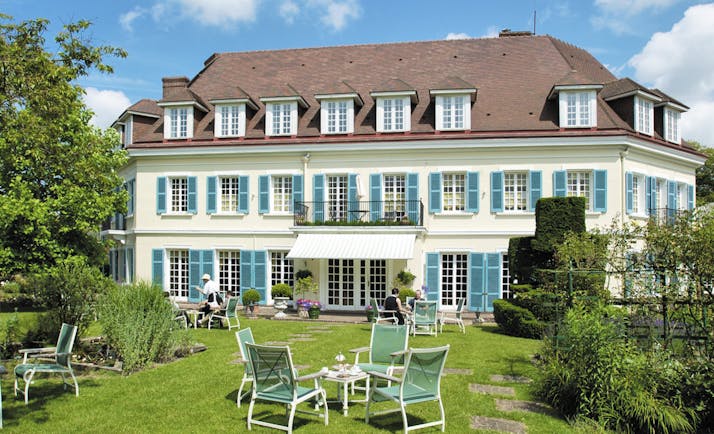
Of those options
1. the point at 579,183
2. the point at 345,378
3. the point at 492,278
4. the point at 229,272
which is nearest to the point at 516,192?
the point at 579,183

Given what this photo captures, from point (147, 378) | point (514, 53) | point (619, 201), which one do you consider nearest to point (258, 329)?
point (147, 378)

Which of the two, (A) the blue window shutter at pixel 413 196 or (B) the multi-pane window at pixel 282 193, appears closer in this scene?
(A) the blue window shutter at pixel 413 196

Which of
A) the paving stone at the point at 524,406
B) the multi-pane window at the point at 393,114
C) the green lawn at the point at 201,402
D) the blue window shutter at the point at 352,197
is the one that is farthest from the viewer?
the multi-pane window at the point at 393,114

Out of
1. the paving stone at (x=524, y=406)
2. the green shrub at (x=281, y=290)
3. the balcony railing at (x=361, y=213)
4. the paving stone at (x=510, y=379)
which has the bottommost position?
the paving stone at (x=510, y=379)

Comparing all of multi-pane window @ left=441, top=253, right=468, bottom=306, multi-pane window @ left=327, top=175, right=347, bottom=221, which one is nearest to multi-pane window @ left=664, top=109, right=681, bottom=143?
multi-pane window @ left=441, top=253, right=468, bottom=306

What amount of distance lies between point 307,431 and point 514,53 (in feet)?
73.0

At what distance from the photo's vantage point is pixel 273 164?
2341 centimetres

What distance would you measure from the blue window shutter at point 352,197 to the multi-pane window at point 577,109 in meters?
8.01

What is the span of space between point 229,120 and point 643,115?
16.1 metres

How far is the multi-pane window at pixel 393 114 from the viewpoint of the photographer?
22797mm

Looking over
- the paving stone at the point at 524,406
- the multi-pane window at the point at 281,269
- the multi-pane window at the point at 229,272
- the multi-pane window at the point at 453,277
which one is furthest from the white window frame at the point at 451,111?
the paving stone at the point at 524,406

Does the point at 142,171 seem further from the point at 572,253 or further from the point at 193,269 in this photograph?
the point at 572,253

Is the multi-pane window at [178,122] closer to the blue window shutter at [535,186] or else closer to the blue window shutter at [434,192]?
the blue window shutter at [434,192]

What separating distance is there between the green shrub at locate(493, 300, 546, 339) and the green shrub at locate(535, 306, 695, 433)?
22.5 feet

* * *

### Task description
Retype the entries word for word. Omit any images.

### Result below
Of those options
1. the point at 579,183
2. the point at 345,378
3. the point at 492,278
4. the point at 229,272
which is nearest to the point at 516,192?
the point at 579,183

Given what this photo captures, from point (147, 378) | point (514, 53) | point (619, 201), which one do you consider nearest to point (258, 329)?
point (147, 378)

Which of the two, (A) the blue window shutter at pixel 413 196 or (B) the multi-pane window at pixel 282 193, appears closer in this scene?
(A) the blue window shutter at pixel 413 196

Which of
A) the paving stone at the point at 524,406
B) the multi-pane window at the point at 393,114
C) the green lawn at the point at 201,402
D) the blue window shutter at the point at 352,197
is the one that is farthest from the viewer?
the multi-pane window at the point at 393,114

Out of
1. the paving stone at (x=524, y=406)
2. the green shrub at (x=281, y=290)
3. the balcony railing at (x=361, y=213)
4. the paving stone at (x=510, y=379)
which has the bottommost position?
the paving stone at (x=510, y=379)

Comparing all of multi-pane window @ left=441, top=253, right=468, bottom=306, multi-pane window @ left=327, top=175, right=347, bottom=221, which one is nearest to multi-pane window @ left=664, top=109, right=681, bottom=143?
multi-pane window @ left=441, top=253, right=468, bottom=306

What amount of distance lies between point 307,431 and point 514,53 (in feet)?
73.0

At what distance from the photo's vantage point is pixel 273 164?
2341 centimetres

What distance would you measure from the blue window shutter at point 352,197 to the multi-pane window at point 577,109 in meters?
8.01

What is the span of space between point 229,120 and point 643,115?
16.1 metres

How far is the multi-pane window at pixel 393 114 from the viewpoint of the photographer?
22797mm

Looking over
- the paving stone at the point at 524,406
- the multi-pane window at the point at 281,269
- the multi-pane window at the point at 229,272
- the multi-pane window at the point at 453,277
which one is furthest from the white window frame at the point at 451,111?
the paving stone at the point at 524,406

Does the point at 142,171 seem further from the point at 572,253 or further from the point at 193,269 in this photograph?
the point at 572,253

Is the multi-pane window at [178,122] closer to the blue window shutter at [535,186] or else closer to the blue window shutter at [434,192]?
the blue window shutter at [434,192]

What separating distance is there between the green shrub at locate(493, 300, 546, 339) and the green shrub at locate(535, 306, 695, 433)?
22.5 feet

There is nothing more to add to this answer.